** TASK TO COMPLETE **
What you return should be only the lines in the entries below between the one holding "bismillah_en_bot_10x10 Necklace Circle Charm" and the one holding "看問題》彰顯台灣主權 蔡政府不能退縮", ends included, with every picture left out.

** Opening EXTRACTED DATA block **

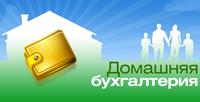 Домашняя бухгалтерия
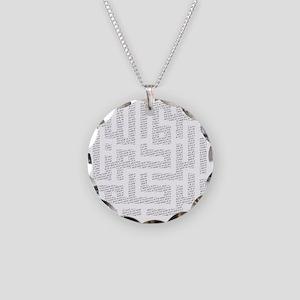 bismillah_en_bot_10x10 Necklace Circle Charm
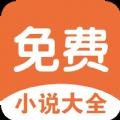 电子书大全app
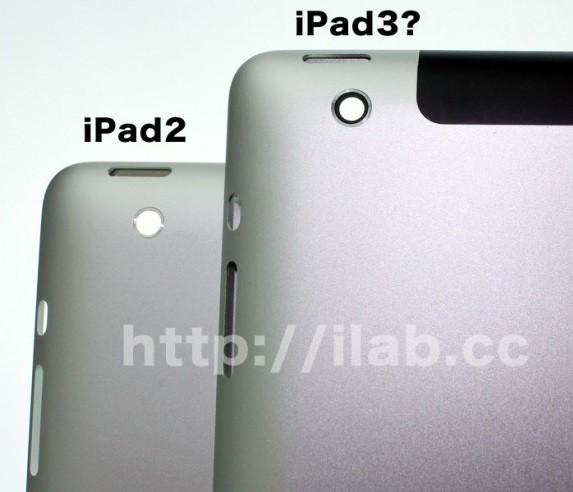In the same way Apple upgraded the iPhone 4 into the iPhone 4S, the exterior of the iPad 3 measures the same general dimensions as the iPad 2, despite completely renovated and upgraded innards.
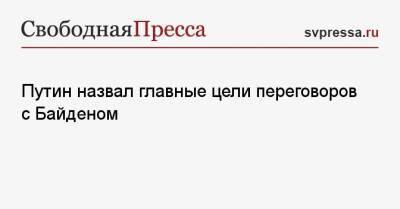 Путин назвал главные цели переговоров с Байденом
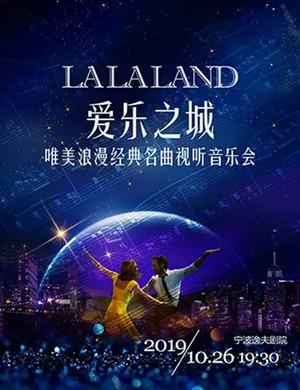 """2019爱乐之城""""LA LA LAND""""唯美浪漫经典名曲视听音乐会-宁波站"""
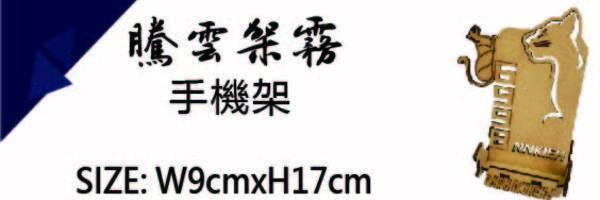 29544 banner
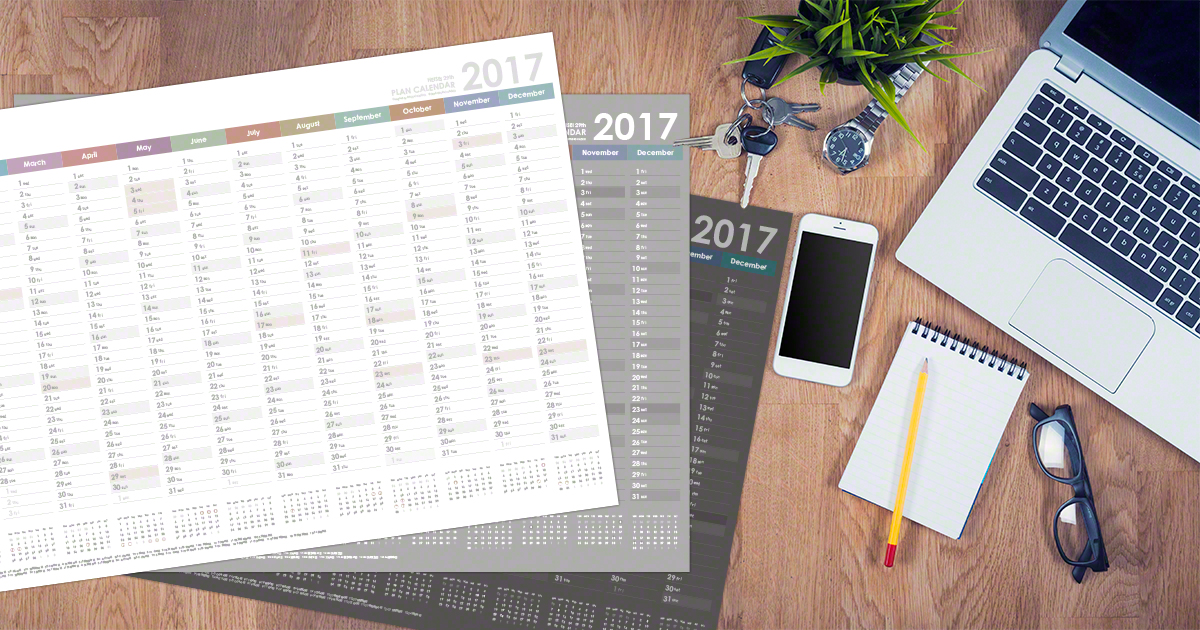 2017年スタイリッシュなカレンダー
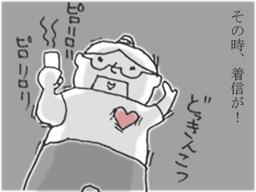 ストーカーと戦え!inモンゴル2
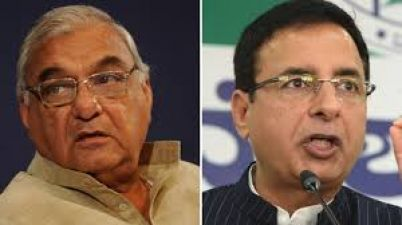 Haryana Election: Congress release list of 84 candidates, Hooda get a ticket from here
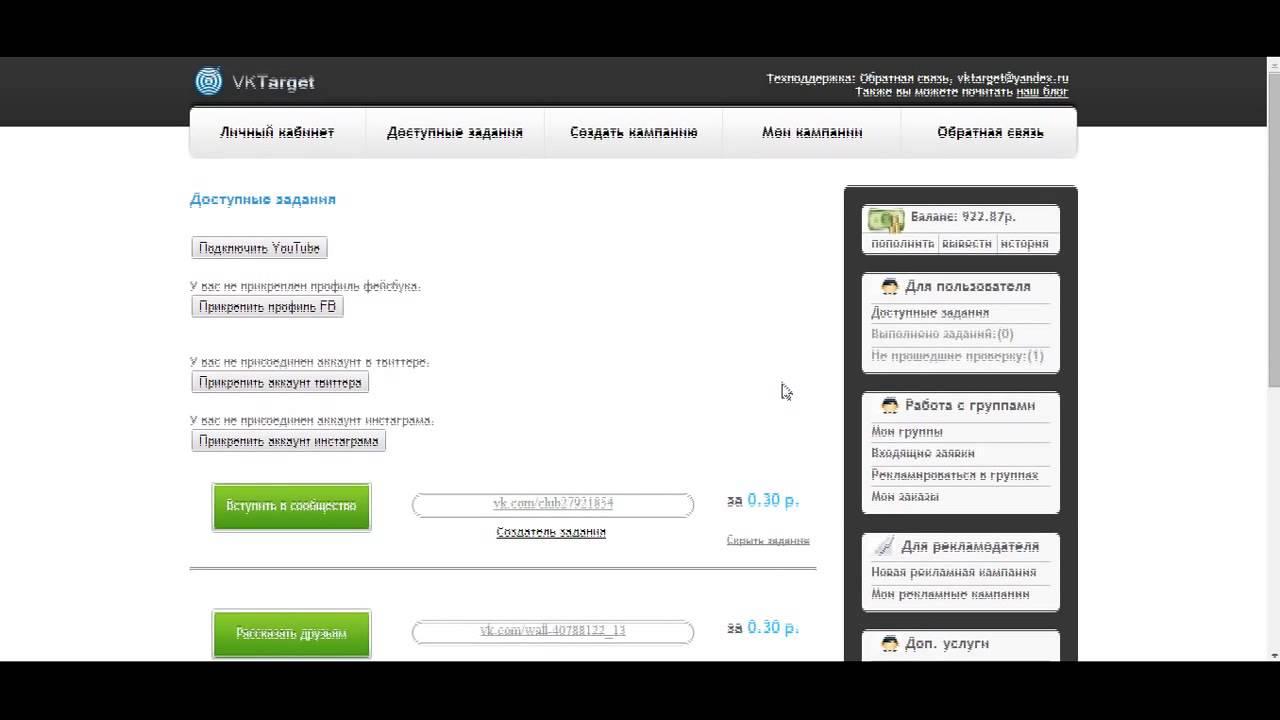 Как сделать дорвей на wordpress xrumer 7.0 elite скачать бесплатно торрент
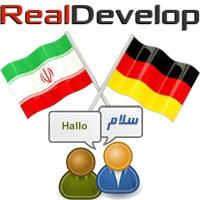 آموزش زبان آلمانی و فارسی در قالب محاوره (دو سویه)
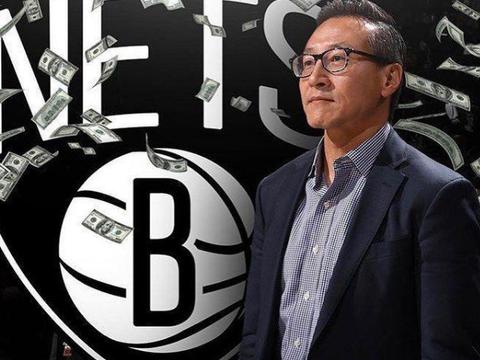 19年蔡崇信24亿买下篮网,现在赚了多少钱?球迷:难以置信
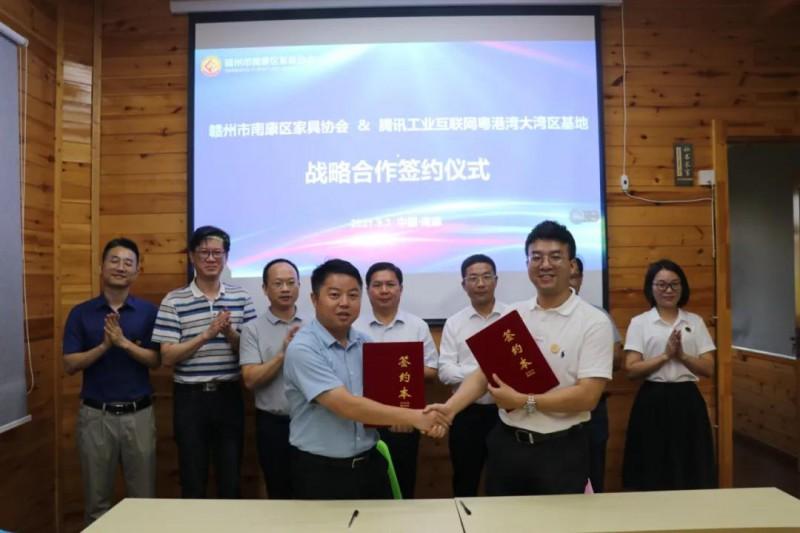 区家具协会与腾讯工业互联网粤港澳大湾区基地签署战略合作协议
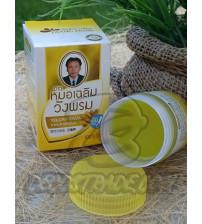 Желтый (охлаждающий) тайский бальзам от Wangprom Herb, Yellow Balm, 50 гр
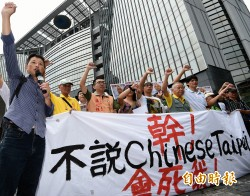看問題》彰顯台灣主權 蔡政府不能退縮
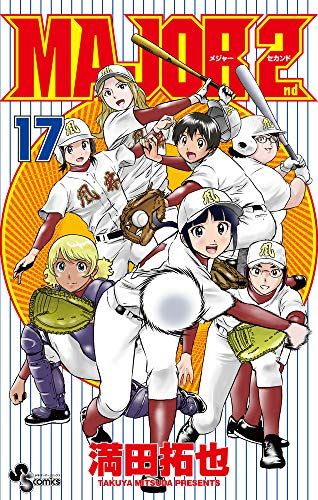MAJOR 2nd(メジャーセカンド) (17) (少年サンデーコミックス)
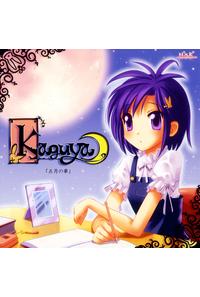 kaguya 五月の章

** Closing EXTRACTED DATA block **

** RESULT FOR THIS TASK **
 bismillah_en_bot_10x10 Necklace Circle Charm
 电子书大全app
In the same way Apple upgraded the iPhone 4 into the iPhone 4S, the exterior of the iPad 3 measures the same general dimensions as the iPad 2, despite completely renovated and upgraded innards.
 Путин назвал главные цели переговоров с Байденом
 """2019爱乐之城""""LA LA LAND""""唯美浪漫经典名曲视听音乐会-宁波站"""
 29544 banner
 2017年スタイリッシュなカレンダー
 ストーカーと戦え!inモンゴル2
 Haryana Election: Congress release list of 84 candidates, Hooda get a ticket from here
 Как сделать дорвей на wordpress xrumer 7.0 elite скачать бесплатно торрент
 آموزش زبان آلمانی و فارسی در قالب محاوره (دو سویه)
 19年蔡崇信24亿买下篮网,现在赚了多少钱?球迷:难以置信
 区家具协会与腾讯工业互联网粤港澳大湾区基地签署战略合作协议
 Желтый (охлаждающий) тайский бальзам от Wangprom Herb, Yellow Balm, 50 гр
看問題》彰顯台灣主權 蔡政府不能退縮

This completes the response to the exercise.